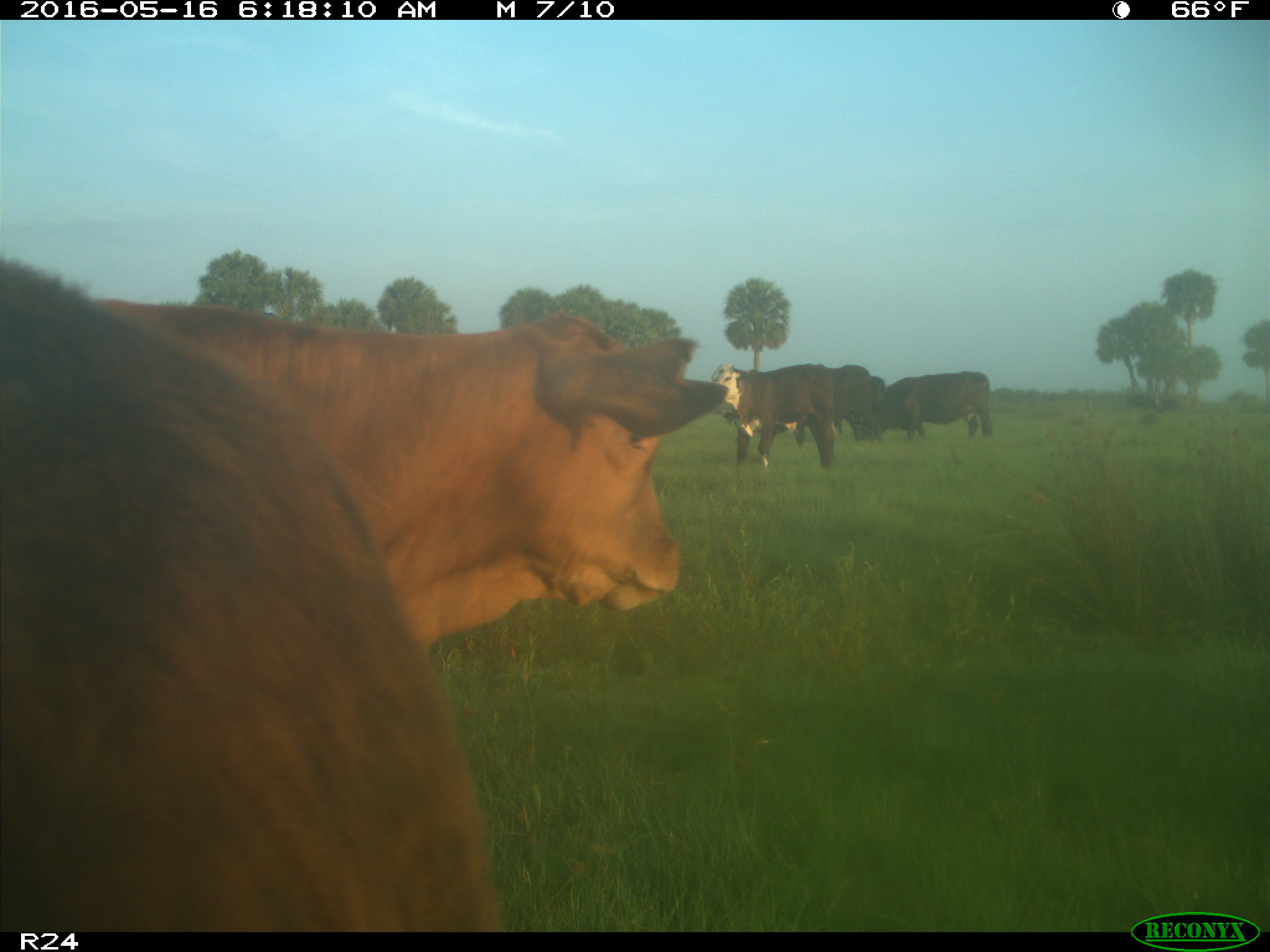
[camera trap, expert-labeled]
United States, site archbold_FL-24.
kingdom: Animalia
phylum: Chordata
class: Mammalia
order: Artiodactyla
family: Bovidae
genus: Bos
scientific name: Bos taurus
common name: domestic cow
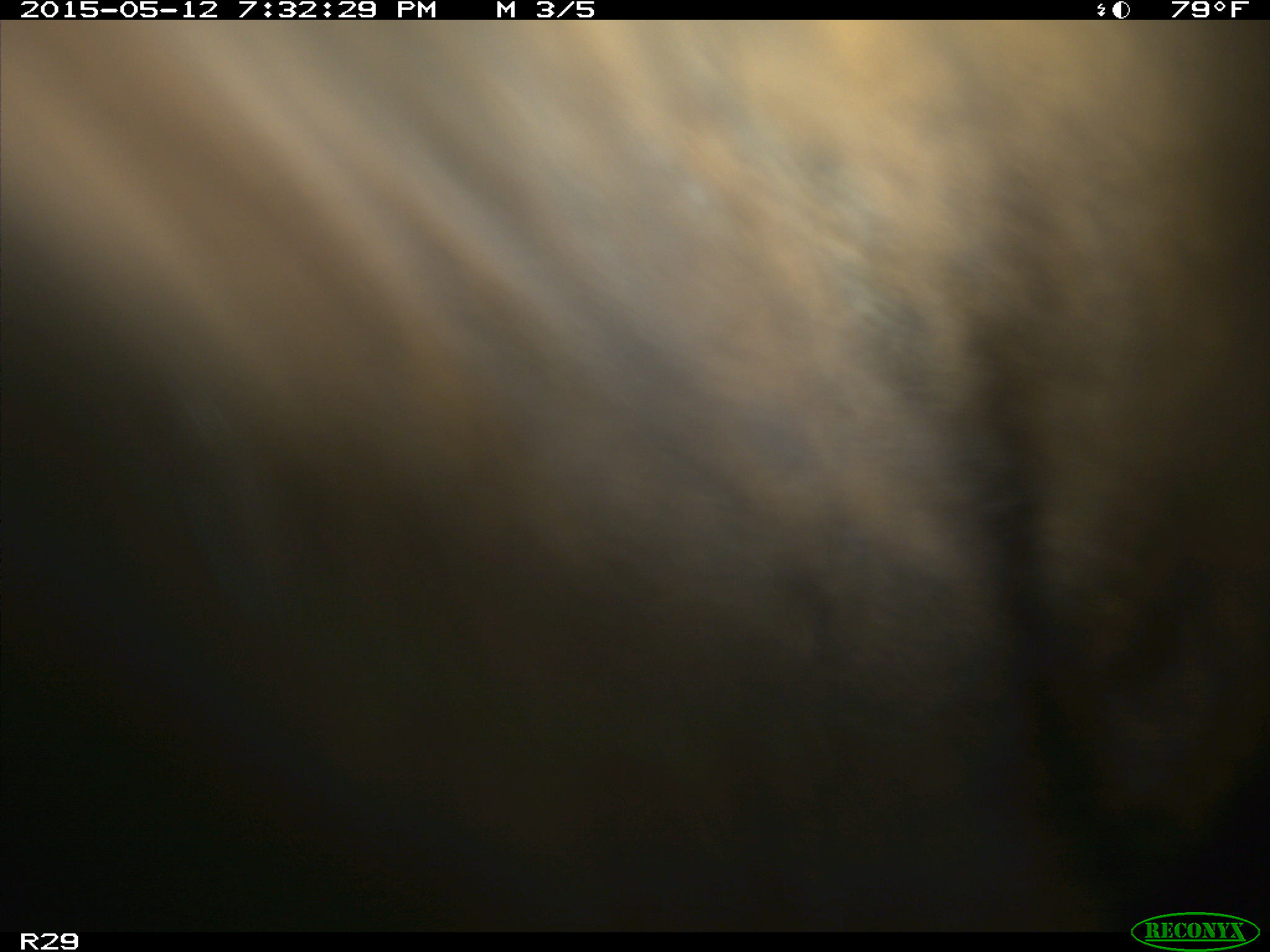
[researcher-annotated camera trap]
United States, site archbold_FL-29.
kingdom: Animalia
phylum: Chordata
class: Mammalia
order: Artiodactyla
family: Bovidae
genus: Bos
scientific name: Bos taurus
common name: domestic cow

- - -

WORK REQUIRED
The lines to copy are those in the records above containing the word "trap".

YOUR RESPONSE
[camera trap, expert-labeled]
[researcher-annotated camera trap]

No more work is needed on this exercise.